His counterpart at Citigroup, Mark Mason, expressed a similar sentiment.
“We are in a very different situation and health” from that of the 2008 financial crisis, he assured.
The big banks managed “in a very short time” to raise 30 billion dollars to come to the aid of First Republic in mid-March, “which clearly demonstrates our solidity in terms of capital and balance sheets”, he said. raised.
The boss of JPMorgan as the chief financial officer of Citi does not, however, rule out the possibility that a handful of regional banks will still go bankrupt.
Sharp increase in profits
Revenue at JPMorgan, the largest U.S. bank by asset size, soared 25% to a record first quarter.

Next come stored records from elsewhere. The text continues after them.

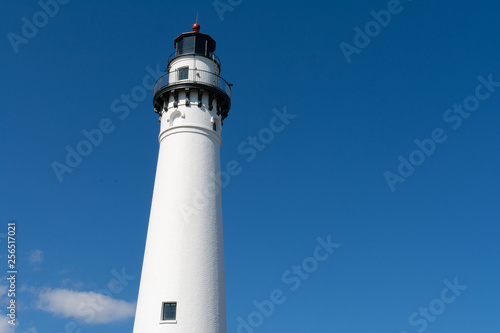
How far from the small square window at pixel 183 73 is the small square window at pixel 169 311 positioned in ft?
38.4

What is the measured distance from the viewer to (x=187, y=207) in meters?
24.5

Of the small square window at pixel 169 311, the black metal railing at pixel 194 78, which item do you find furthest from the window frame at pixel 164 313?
the black metal railing at pixel 194 78

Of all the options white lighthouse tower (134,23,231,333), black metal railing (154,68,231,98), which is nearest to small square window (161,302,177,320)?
white lighthouse tower (134,23,231,333)

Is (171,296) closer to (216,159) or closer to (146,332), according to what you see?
(146,332)

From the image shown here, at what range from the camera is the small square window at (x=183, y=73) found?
2794 centimetres

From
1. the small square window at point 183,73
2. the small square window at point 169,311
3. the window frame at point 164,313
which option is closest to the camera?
the window frame at point 164,313

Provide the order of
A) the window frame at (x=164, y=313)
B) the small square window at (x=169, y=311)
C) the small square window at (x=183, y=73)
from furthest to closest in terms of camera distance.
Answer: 1. the small square window at (x=183, y=73)
2. the small square window at (x=169, y=311)
3. the window frame at (x=164, y=313)

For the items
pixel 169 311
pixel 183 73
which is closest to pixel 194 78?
pixel 183 73

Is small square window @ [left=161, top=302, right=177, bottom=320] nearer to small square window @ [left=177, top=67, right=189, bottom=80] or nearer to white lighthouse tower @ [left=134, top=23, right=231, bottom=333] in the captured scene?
white lighthouse tower @ [left=134, top=23, right=231, bottom=333]

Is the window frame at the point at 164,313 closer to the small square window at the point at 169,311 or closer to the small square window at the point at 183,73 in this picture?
the small square window at the point at 169,311

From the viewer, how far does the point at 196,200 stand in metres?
24.7

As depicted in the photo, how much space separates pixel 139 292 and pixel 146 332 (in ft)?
6.72

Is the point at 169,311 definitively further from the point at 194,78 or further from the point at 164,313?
the point at 194,78

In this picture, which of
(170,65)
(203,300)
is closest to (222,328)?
(203,300)
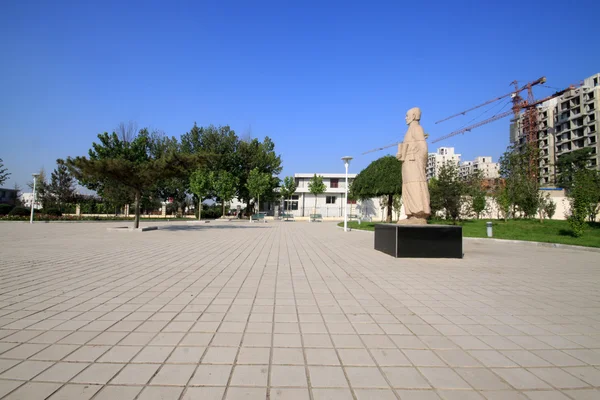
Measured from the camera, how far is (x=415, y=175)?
10281 millimetres

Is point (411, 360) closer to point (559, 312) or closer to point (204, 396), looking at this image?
point (204, 396)

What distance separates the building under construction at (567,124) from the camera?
59625 millimetres

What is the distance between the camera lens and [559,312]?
14.8ft

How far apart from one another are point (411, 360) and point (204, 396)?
6.17ft

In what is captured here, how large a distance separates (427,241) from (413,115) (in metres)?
4.48

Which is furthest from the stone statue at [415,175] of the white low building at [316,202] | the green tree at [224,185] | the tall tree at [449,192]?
the white low building at [316,202]

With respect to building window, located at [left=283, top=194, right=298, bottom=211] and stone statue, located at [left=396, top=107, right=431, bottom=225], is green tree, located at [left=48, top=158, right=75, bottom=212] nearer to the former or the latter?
building window, located at [left=283, top=194, right=298, bottom=211]

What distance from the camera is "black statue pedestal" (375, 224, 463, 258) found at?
943cm

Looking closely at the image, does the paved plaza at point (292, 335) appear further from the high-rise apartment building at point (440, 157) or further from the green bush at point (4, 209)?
the high-rise apartment building at point (440, 157)

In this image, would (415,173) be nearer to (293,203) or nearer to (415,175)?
(415,175)

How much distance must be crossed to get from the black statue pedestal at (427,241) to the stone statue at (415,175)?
0.69m

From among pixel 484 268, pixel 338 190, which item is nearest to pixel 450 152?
pixel 338 190

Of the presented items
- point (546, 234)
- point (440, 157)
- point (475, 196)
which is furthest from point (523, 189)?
point (440, 157)

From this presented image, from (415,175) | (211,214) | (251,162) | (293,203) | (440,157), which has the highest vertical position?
(440,157)
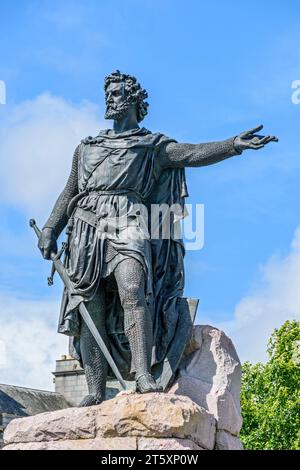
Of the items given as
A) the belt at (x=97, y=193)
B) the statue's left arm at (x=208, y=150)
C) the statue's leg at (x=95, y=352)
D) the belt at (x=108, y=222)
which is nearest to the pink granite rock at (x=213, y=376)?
the statue's leg at (x=95, y=352)

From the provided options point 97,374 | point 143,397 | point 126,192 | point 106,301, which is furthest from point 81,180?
point 143,397

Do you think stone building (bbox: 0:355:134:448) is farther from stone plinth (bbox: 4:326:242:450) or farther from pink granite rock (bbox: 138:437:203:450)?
pink granite rock (bbox: 138:437:203:450)

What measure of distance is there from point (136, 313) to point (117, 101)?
2.63 metres

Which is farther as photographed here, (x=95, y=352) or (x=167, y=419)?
(x=95, y=352)

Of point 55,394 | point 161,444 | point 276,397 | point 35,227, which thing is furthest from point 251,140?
point 55,394

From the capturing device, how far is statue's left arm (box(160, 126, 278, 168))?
11.7 metres

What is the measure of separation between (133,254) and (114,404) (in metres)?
1.76

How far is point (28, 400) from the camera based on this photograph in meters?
51.3

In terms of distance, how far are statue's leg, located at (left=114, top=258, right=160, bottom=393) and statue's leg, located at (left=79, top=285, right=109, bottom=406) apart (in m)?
0.46

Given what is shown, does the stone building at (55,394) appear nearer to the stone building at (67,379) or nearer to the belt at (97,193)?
the stone building at (67,379)

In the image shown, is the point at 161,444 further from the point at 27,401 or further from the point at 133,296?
the point at 27,401

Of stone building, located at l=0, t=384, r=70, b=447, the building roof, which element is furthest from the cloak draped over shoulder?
the building roof
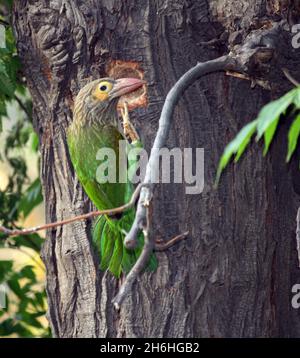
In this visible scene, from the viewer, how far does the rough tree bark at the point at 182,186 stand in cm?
278

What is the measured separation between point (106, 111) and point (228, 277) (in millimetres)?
695

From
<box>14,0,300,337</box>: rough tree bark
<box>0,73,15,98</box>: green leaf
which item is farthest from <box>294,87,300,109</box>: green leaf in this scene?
<box>0,73,15,98</box>: green leaf

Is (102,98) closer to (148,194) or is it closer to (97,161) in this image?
(97,161)

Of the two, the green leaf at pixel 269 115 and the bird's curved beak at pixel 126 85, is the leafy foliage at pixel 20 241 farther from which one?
the green leaf at pixel 269 115

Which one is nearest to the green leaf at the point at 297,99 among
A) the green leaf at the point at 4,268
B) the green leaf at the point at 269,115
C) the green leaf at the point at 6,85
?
the green leaf at the point at 269,115

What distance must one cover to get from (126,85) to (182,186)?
381 mm

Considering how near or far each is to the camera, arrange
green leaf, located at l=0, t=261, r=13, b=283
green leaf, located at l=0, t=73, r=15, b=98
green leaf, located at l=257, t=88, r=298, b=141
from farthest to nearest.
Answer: green leaf, located at l=0, t=261, r=13, b=283 → green leaf, located at l=0, t=73, r=15, b=98 → green leaf, located at l=257, t=88, r=298, b=141

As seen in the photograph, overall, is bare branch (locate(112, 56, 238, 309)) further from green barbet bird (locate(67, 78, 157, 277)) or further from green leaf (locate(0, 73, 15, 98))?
green leaf (locate(0, 73, 15, 98))

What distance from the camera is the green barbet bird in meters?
2.79

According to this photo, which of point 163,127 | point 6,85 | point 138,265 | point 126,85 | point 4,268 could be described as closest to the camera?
point 138,265

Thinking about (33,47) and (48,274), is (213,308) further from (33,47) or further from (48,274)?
(33,47)

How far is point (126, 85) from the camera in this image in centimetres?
276

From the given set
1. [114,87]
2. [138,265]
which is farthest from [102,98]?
[138,265]
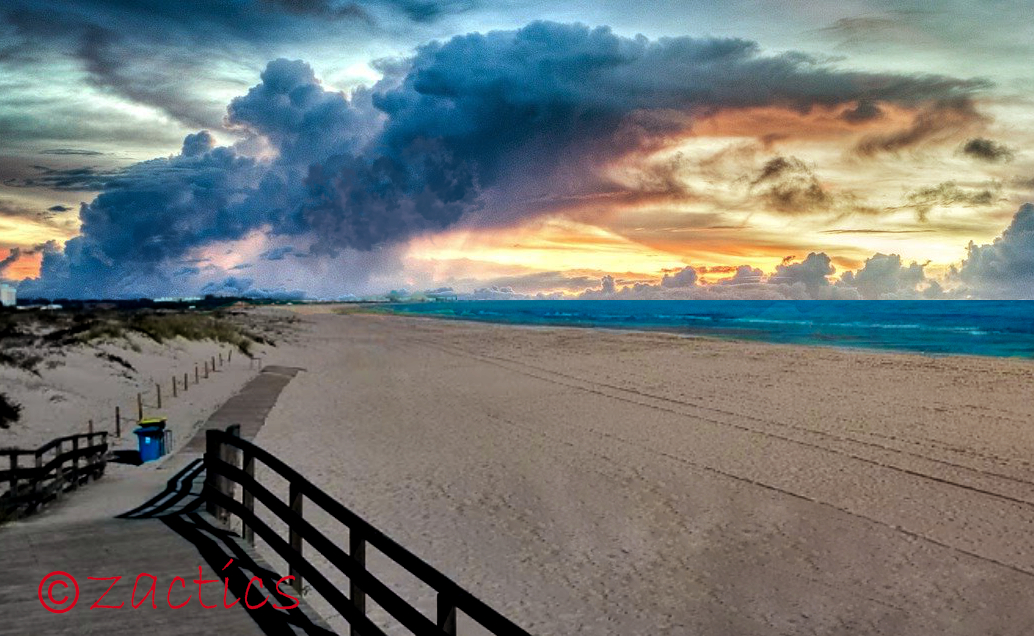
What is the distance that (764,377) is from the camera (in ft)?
115

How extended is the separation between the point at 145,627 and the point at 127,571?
1648 mm

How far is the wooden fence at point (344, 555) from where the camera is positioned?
4647 mm

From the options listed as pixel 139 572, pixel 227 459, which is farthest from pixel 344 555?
pixel 227 459

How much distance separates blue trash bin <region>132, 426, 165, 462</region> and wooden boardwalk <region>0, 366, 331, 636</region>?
169 inches

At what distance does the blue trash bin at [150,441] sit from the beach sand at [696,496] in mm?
2568

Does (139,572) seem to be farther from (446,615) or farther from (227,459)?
(446,615)

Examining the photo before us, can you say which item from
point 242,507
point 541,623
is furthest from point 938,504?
point 242,507

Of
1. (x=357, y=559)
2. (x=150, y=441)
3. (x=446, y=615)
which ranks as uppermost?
(x=446, y=615)

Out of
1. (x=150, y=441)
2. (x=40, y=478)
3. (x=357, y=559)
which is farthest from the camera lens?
(x=150, y=441)

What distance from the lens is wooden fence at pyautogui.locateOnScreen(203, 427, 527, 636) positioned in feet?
15.2

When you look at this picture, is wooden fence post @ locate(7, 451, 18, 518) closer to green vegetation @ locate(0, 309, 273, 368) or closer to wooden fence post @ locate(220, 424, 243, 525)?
wooden fence post @ locate(220, 424, 243, 525)

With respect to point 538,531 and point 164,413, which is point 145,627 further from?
point 164,413

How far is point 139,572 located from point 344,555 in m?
2.71

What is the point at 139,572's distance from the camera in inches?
305
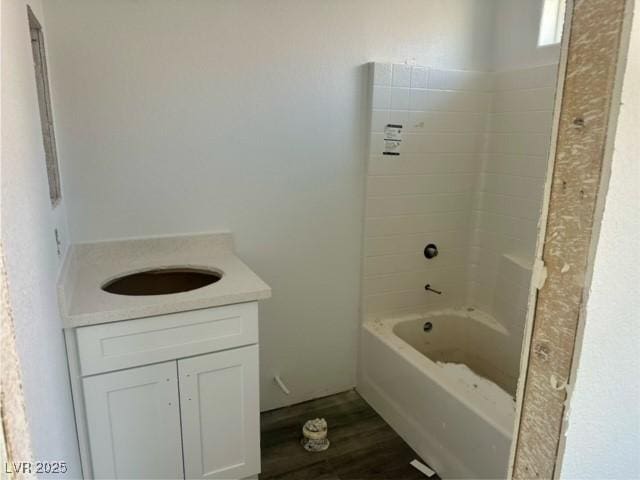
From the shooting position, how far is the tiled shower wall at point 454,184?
7.29 ft

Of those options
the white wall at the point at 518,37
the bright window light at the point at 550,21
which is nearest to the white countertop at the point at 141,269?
the white wall at the point at 518,37

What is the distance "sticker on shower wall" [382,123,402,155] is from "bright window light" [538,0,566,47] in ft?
2.68

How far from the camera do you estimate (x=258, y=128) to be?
6.65ft

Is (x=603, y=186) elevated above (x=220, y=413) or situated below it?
above

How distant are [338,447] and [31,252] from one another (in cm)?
162

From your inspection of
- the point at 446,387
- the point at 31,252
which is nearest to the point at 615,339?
the point at 31,252

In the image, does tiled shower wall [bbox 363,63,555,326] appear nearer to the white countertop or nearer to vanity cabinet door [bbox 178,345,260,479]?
the white countertop

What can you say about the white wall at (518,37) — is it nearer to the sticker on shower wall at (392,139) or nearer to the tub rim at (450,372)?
the sticker on shower wall at (392,139)

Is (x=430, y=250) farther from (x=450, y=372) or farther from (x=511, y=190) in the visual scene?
(x=450, y=372)

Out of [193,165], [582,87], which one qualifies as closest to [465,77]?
[193,165]

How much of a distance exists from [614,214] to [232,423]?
59.2 inches

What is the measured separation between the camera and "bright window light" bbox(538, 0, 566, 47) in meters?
2.22

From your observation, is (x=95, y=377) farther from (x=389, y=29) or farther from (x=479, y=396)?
(x=389, y=29)

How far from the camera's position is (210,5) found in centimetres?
183
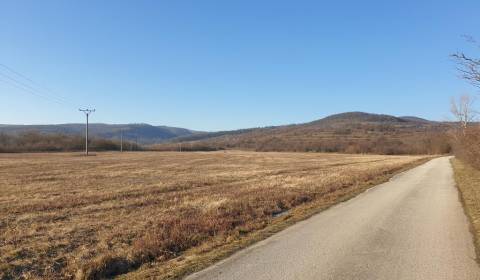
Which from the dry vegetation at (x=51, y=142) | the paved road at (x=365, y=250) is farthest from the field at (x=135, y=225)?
the dry vegetation at (x=51, y=142)

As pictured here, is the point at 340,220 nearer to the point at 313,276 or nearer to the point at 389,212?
the point at 389,212

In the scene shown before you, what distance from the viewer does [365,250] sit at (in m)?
9.84

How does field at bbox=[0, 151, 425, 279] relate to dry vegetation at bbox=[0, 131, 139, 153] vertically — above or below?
below

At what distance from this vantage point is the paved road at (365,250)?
809cm

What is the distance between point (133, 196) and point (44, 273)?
40.7 feet

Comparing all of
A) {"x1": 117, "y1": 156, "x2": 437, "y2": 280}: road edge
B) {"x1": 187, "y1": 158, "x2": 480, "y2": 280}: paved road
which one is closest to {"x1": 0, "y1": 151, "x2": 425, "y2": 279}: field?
{"x1": 117, "y1": 156, "x2": 437, "y2": 280}: road edge

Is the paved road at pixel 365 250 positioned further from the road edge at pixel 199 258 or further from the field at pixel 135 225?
the field at pixel 135 225

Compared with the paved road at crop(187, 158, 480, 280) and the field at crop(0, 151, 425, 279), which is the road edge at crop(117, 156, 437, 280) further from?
the paved road at crop(187, 158, 480, 280)

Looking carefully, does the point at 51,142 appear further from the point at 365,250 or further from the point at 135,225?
the point at 365,250

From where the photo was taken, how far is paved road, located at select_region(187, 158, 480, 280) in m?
8.09

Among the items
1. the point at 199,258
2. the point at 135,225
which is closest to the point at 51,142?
the point at 135,225

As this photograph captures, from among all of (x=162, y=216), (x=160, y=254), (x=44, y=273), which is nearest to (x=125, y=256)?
(x=160, y=254)

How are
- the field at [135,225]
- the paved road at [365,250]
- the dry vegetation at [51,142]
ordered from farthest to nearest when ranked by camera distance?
the dry vegetation at [51,142]
the field at [135,225]
the paved road at [365,250]

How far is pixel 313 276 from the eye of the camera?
7.83m
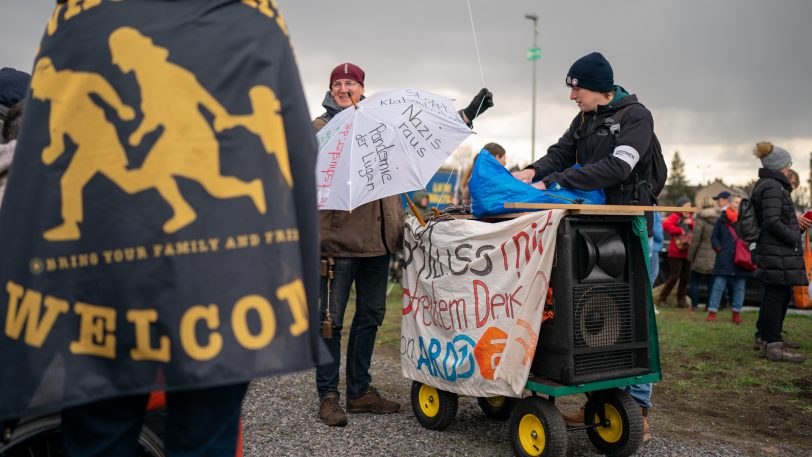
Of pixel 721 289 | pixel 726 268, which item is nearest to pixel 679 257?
pixel 721 289

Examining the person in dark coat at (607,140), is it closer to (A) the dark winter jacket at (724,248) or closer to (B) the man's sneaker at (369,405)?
(B) the man's sneaker at (369,405)

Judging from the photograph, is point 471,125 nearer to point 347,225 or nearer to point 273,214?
point 347,225

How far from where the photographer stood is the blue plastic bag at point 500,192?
362 centimetres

That of Citigroup, the 3rd American bank, increased by 12% “despite the tumultuous environment for banks”, underlined its boss, Jane Fraser.
JPMorgan saw its net profit jump 52% to $12.6 billion. That of Wells Fargo increased by 34% to 4.7 billion dollars, that of Citigroup by 7% to 4.6 billion and that of PNC by 18% to 1.6 billion.
These results were rather well received on Wall Street where, at mid-session, JPMorgan took 7%, Citigroup 2.8% and Wells Fargo 0.1%. PNC, on the other hand, fell by 2%.
Banks are on the lookout.
After the turmoil in the banking sector in March, “financial conditions are likely to tighten as lenders become more cautious, and we don’t know if that will slow consumer spending,” Dimon said.
To deal with the risk of non-payment, particularly on the side of loans in the commercial real estate sector or on credit cards, Wells Fargo has set aside an additional $643 million and Citigroup $241 million.